Andacht Heute

Moralisierende Besserwisserei

Wer sich selbst erhöht, wird erniedrigt werden.
Lukas 14,11

Sicher hat jeder schon einmal die Erfahrung gemacht, dass er bei einer gesellschaftlichen Streitfrage auf zähen Widerstand gestoßen ist, der offensichtlich von großer moralischer Selbsterhöhung geprägt war. Ohne es ausgesprochen zu haben, schien die Person zu denken: „Ich mache es richtig, die anderen irren sich.“ Doch wer sich selbst zum Maßstab setzt, schließt andere Perspektiven aus und verhindert den Dialog. Wer ständig andere Meinungen als „falsch“ abstempelt, verliert Vertrauen und Nähe und gerät in soziale Isolation. Beziehungen leben von gegenseitiger Anerkennung, nicht von moralischer Überlegenheit. Außerdem ist jemand, der glaubt, dass sein Standpunkt der einzig richtige ist, weniger offen für Lernen und Veränderung. Menschen entwickeln sich durch Irrtum und Korrektur.

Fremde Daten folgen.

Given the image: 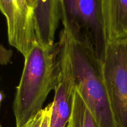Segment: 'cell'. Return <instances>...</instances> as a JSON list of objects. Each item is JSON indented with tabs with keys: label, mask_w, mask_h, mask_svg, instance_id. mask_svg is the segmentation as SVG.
I'll return each mask as SVG.
<instances>
[{
	"label": "cell",
	"mask_w": 127,
	"mask_h": 127,
	"mask_svg": "<svg viewBox=\"0 0 127 127\" xmlns=\"http://www.w3.org/2000/svg\"><path fill=\"white\" fill-rule=\"evenodd\" d=\"M76 88L96 120L99 127H119L109 101L102 70L89 36L63 26Z\"/></svg>",
	"instance_id": "1"
},
{
	"label": "cell",
	"mask_w": 127,
	"mask_h": 127,
	"mask_svg": "<svg viewBox=\"0 0 127 127\" xmlns=\"http://www.w3.org/2000/svg\"><path fill=\"white\" fill-rule=\"evenodd\" d=\"M58 45L35 42L24 57V64L13 102L16 127H24L43 109L58 81Z\"/></svg>",
	"instance_id": "2"
},
{
	"label": "cell",
	"mask_w": 127,
	"mask_h": 127,
	"mask_svg": "<svg viewBox=\"0 0 127 127\" xmlns=\"http://www.w3.org/2000/svg\"><path fill=\"white\" fill-rule=\"evenodd\" d=\"M102 70L119 127H127V37L107 43Z\"/></svg>",
	"instance_id": "3"
},
{
	"label": "cell",
	"mask_w": 127,
	"mask_h": 127,
	"mask_svg": "<svg viewBox=\"0 0 127 127\" xmlns=\"http://www.w3.org/2000/svg\"><path fill=\"white\" fill-rule=\"evenodd\" d=\"M102 0H59L63 26L76 29L89 36L102 62L107 43L102 16Z\"/></svg>",
	"instance_id": "4"
},
{
	"label": "cell",
	"mask_w": 127,
	"mask_h": 127,
	"mask_svg": "<svg viewBox=\"0 0 127 127\" xmlns=\"http://www.w3.org/2000/svg\"><path fill=\"white\" fill-rule=\"evenodd\" d=\"M58 81L52 103L49 127H66L71 115L76 86L65 32L62 30L58 43Z\"/></svg>",
	"instance_id": "5"
},
{
	"label": "cell",
	"mask_w": 127,
	"mask_h": 127,
	"mask_svg": "<svg viewBox=\"0 0 127 127\" xmlns=\"http://www.w3.org/2000/svg\"><path fill=\"white\" fill-rule=\"evenodd\" d=\"M0 11L6 17L9 43L19 52L21 38L34 33V9L28 0H0Z\"/></svg>",
	"instance_id": "6"
},
{
	"label": "cell",
	"mask_w": 127,
	"mask_h": 127,
	"mask_svg": "<svg viewBox=\"0 0 127 127\" xmlns=\"http://www.w3.org/2000/svg\"><path fill=\"white\" fill-rule=\"evenodd\" d=\"M60 20L59 0H37L33 17L36 41L47 47L54 46Z\"/></svg>",
	"instance_id": "7"
},
{
	"label": "cell",
	"mask_w": 127,
	"mask_h": 127,
	"mask_svg": "<svg viewBox=\"0 0 127 127\" xmlns=\"http://www.w3.org/2000/svg\"><path fill=\"white\" fill-rule=\"evenodd\" d=\"M102 16L107 43L127 37V0H102Z\"/></svg>",
	"instance_id": "8"
},
{
	"label": "cell",
	"mask_w": 127,
	"mask_h": 127,
	"mask_svg": "<svg viewBox=\"0 0 127 127\" xmlns=\"http://www.w3.org/2000/svg\"><path fill=\"white\" fill-rule=\"evenodd\" d=\"M68 127H99L96 120L76 88L71 115Z\"/></svg>",
	"instance_id": "9"
},
{
	"label": "cell",
	"mask_w": 127,
	"mask_h": 127,
	"mask_svg": "<svg viewBox=\"0 0 127 127\" xmlns=\"http://www.w3.org/2000/svg\"><path fill=\"white\" fill-rule=\"evenodd\" d=\"M13 52L11 50L6 49L0 44V64L7 65L12 58Z\"/></svg>",
	"instance_id": "10"
},
{
	"label": "cell",
	"mask_w": 127,
	"mask_h": 127,
	"mask_svg": "<svg viewBox=\"0 0 127 127\" xmlns=\"http://www.w3.org/2000/svg\"><path fill=\"white\" fill-rule=\"evenodd\" d=\"M43 119H42L40 127H49L50 118L52 112V103L48 104L44 109H43Z\"/></svg>",
	"instance_id": "11"
},
{
	"label": "cell",
	"mask_w": 127,
	"mask_h": 127,
	"mask_svg": "<svg viewBox=\"0 0 127 127\" xmlns=\"http://www.w3.org/2000/svg\"><path fill=\"white\" fill-rule=\"evenodd\" d=\"M43 109L42 111L31 121H30L24 127H40L42 119H43Z\"/></svg>",
	"instance_id": "12"
},
{
	"label": "cell",
	"mask_w": 127,
	"mask_h": 127,
	"mask_svg": "<svg viewBox=\"0 0 127 127\" xmlns=\"http://www.w3.org/2000/svg\"><path fill=\"white\" fill-rule=\"evenodd\" d=\"M28 1L30 3V4L31 5V6L34 9V12H35V9L36 7H37V0H28Z\"/></svg>",
	"instance_id": "13"
},
{
	"label": "cell",
	"mask_w": 127,
	"mask_h": 127,
	"mask_svg": "<svg viewBox=\"0 0 127 127\" xmlns=\"http://www.w3.org/2000/svg\"><path fill=\"white\" fill-rule=\"evenodd\" d=\"M2 93H1V92H0V107H1V102H2Z\"/></svg>",
	"instance_id": "14"
},
{
	"label": "cell",
	"mask_w": 127,
	"mask_h": 127,
	"mask_svg": "<svg viewBox=\"0 0 127 127\" xmlns=\"http://www.w3.org/2000/svg\"><path fill=\"white\" fill-rule=\"evenodd\" d=\"M0 127H1V125H0Z\"/></svg>",
	"instance_id": "15"
},
{
	"label": "cell",
	"mask_w": 127,
	"mask_h": 127,
	"mask_svg": "<svg viewBox=\"0 0 127 127\" xmlns=\"http://www.w3.org/2000/svg\"></svg>",
	"instance_id": "16"
}]
</instances>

Dabei gibt es in vielen Lebensbereichen nicht nur einen „richtigen“ Weg, sondern mehrere gute Möglichkeiten. Wer andere moralisch verurteilt, übersieht leicht die eigenen Schwächen. Jesus’ Wort „Was siehst du aber den Splitter im Auge deines Bruders, und den Balken in deinem Auge bemerkst du nicht?“ (Mt 7,3) sollte uns zu denken geben. Das Eingeständnis der eigenen Fehlerhaftigkeit tut jedem Dialog gut.

Mehr als nur Anfang und Ende

Ich bin das A und das O, der Erste und der Letzte, der Anfang und das Ende.
Offenbarung 22,13

Unsere menschliche Zeitwahrnehmung ist durch Chronologie geprägt. Uns erscheint das Dasein als Abfolge von Geburt, Leben und Tod. Auch unser Alltag ist geprägt von chronologischen Abläufen, die durch Uhren und Kalender strukturiert werden. Um uns zeitlich zurechtzufinden, brauchen wir Orientierung und stellen Fragen wie: „Wann fängt es an? Wann hört es auf?” Als alter Mensch erinnert man sich an Lebensabschnitte wie Schulzeit, Beruf und Ruhestand, die klar voneinander abgegrenzt sind.

Wir können allenfalls eine Ahnung davon haben, wie Gott die Zeit wahrnimmt. Als Schöpfer der Welt benötigt er mit Sicherheit keine Uhren und keine Kalender. Er ist ja Anfang und Ende der Zeit. Wenn uns das einigermaßen klar ist, dürfen wir uns in die umfassende Zeit Gottes eingebettet fühlen. Jesus Christus begleitet uns nicht nur von der Geburt bis zum Tod, sondern trägt unser Leben bis in die Ewigkeit. Auch wenn wir nur „Abschnitte“ erkennen, dürfen wir sicher sein: Gott sieht unser kleines Leben als Teil eines großen Ganzen. Er schenkt uns die Hoffnung, dass unser Ende auf Erden nicht das Ende ist, weil auch wir Teil des unermesslich großen Horizonts unseres gnädigen Gottes sind.

Getragen – ein Leben lang

Bis in euer Alter bin ich derselbe, und bis ihr grau werdet, will ich euch tragen. Ich habe es getan, und ich will heben und tragen und erretten.
Jesaja 46,4

Dieser Vers betont die Beständigkeit Gottes, die unabhängig von unserem Lebensalter oder unseren wechselnden Umständen gilt. Er trägt uns nicht nur in jungen Jahren, sondern auch in Zeiten der Schwäche, des Alters und der Krise. Das ist für jeden von uns sehr entlastend, denn wir müssen nicht aus eigener Kraft alles schaffen. Das ist eine Einladung, Sorgen loszulassen und Vertrauen zu üben. In Zeiten von Krankheit, Alter oder Unsicherheit dürfen wir uns dieser Worte bewusst erinnern. Gottes Zusage gilt für jeden Tag unseres Lebens, auch für die Zukunft. Er hat uns immer schon getragen und wird es auch weiterhin tun. Wenn wir ihm nahe sind, wird er uns auch in die Ewigkeit begleiten.

Gebet
Herr, danke, dass du derselbe bleibst, auch wenn sich alles um uns verändert. Danke, dass du uns trägst – in Freude und in Sorge, in Jugend und im Alter.